Global Trends of CME Deflections Based on CME and Solar Parameters

TL;DR

This study extends the ForeCAT model to three dimensions to analyze CME deflections, revealing that not all CMEs deflect to the magnetic minimum and most deflections occur within 2 solar radii, influenced by CME and solar parameters.

Contribution

The paper introduces a 3D extension of the ForeCAT model to better understand CME deflections and rotations based on detailed solar magnetic field interactions.

Findings

Not all CMEs deflect to the magnetic minimum.

Most deflections occur within 2 solar radii.
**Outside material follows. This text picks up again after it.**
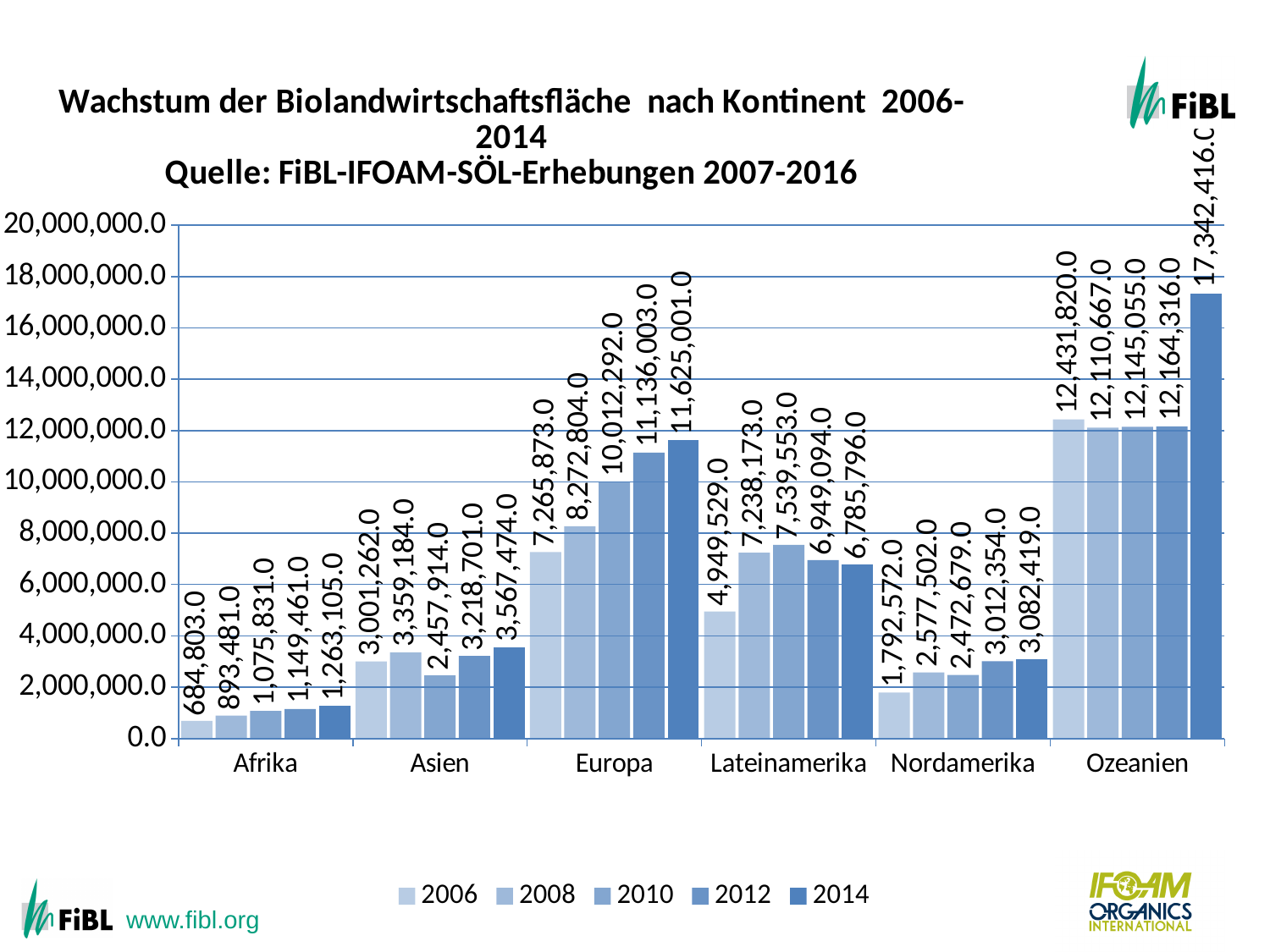
Which continent has the highest value in 2014? Ozeanien Do the values for Afrika rise or fall from 2006 to 2014? rise What is the value for Nordamerika in 2012? 3,012,354.0 What is the value for Lateinamerika in 2010? 7,539,553.0 What type of chart is shown on the slide? bar chart What is the value for Europa in 2014? 11,625,001.0 Which is larger, the 2014 value for Asien or the 2014 value for Nordamerika? Asien What is the value for Afrika in 2006? 684,803.0 Which continent has the lowest value in 2006? Afrika What is the difference between the 2014 and 2006 values for Europa? 4,359,128.0 How many series does the legend list? 5 How many continents are shown on the x axis? 6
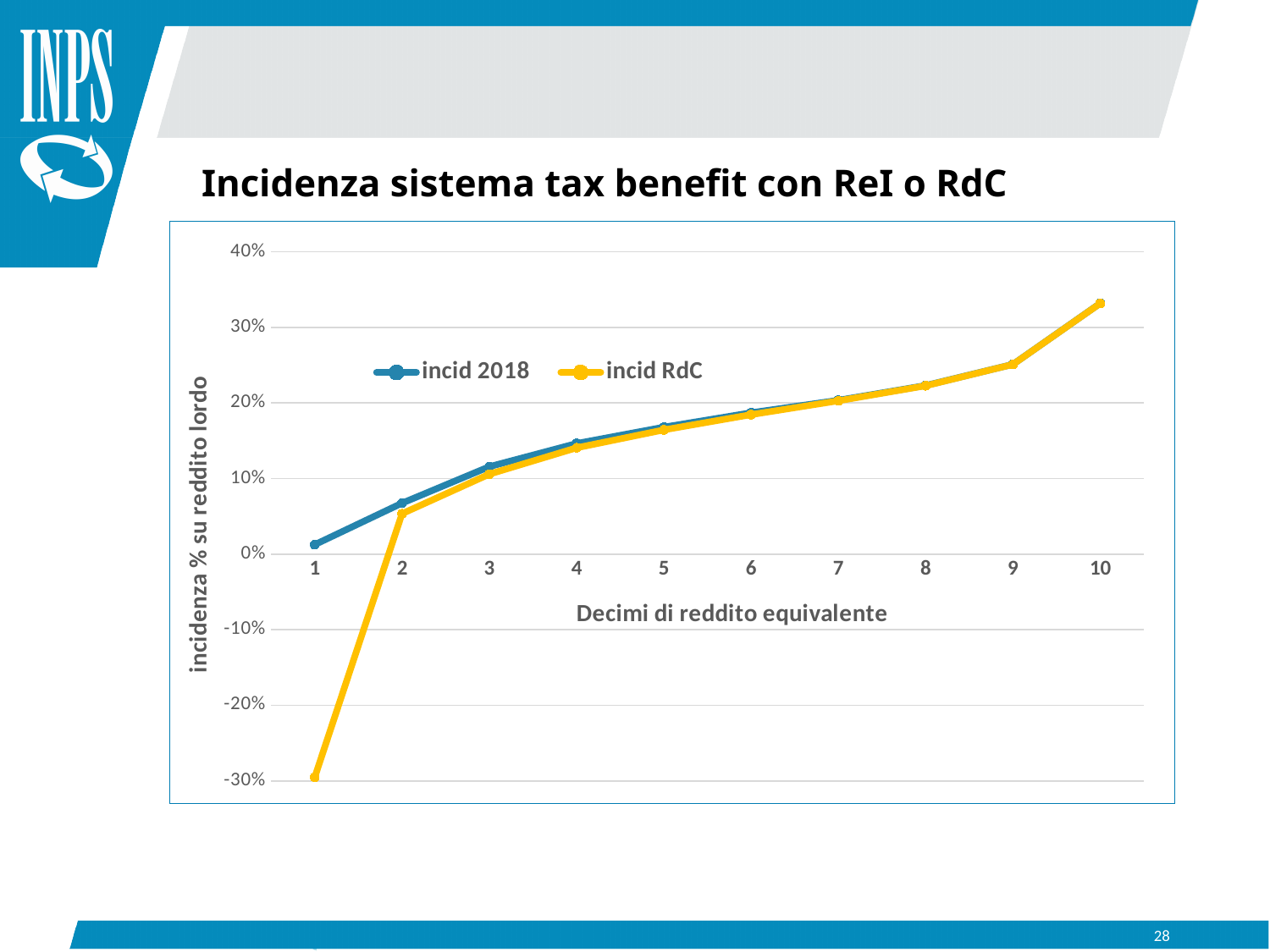
Is the value of incid 2018 at decile 5 greater or less than 10%? greater Is the value of incid 2018 at decile 2 greater or less than 10%? less Is the value of incid RdC at decile 10 greater or less than 30%? greater How many deciles are plotted along the x axis? 10 At which decile is incid RdC lowest? 1 What kind of chart is shown on the slide? line chart At decile 1, which series has the larger value, incid 2018 or incid RdC? incid 2018 At which decile is incid 2018 highest? 10 Which series is shown in yellow? incid RdC What is the title of the chart? Incidenza sistema tax benefit con ReI o RdC How many series does the legend list? 2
Slow, wide, low-mass CMEs exhibit larger deflections.

Abstract

Accurate space weather forecasting requires knowledge of the trajectory of coronal mass ejections (CMEs), including any deflections close to the Sun or through interplanetary space. Kay et al. 2013 introduced ForeCAT, a model of CME deflection resulting from the background solar magnetic field. For a magnetic field solution corresponding to Carrington Rotation (CR) 2029 (declining phase, April-May 2005), the majority of the CMEs deflected to the Heliospheric Current Sheet (HCS), the minimum in magnetic pressure on global scales. Most of the deflection occurred below 4 Rs. Here we extend ForeCAT to include a three dimensional description of the deflecting CME. We attempt to answer the following questions: a) Do all CMEs deflect to the magnetic minimum? and b) Does most deflection occur within the first few solar radii (~4 Rs)? Results for solar minimum and declining phase CMEs show that not every CME deflects to the magnetic minimum and that the deflection is typically determined below 2 Rs. Slow, wide, low mass CMEs in declining phase solar backgrounds with strong magnetic field and magnetic gradients exhibit the largest deflections. Local gradients related to active regions tend to cause the largest deviations from the deflection predicted by global magnetic gradients, but variations can also be seen for CMEs in the quiet sun regions of the declining phase CR. We show the torques due to differential forces along the CME can cause rotation about the CME's toroidal axis.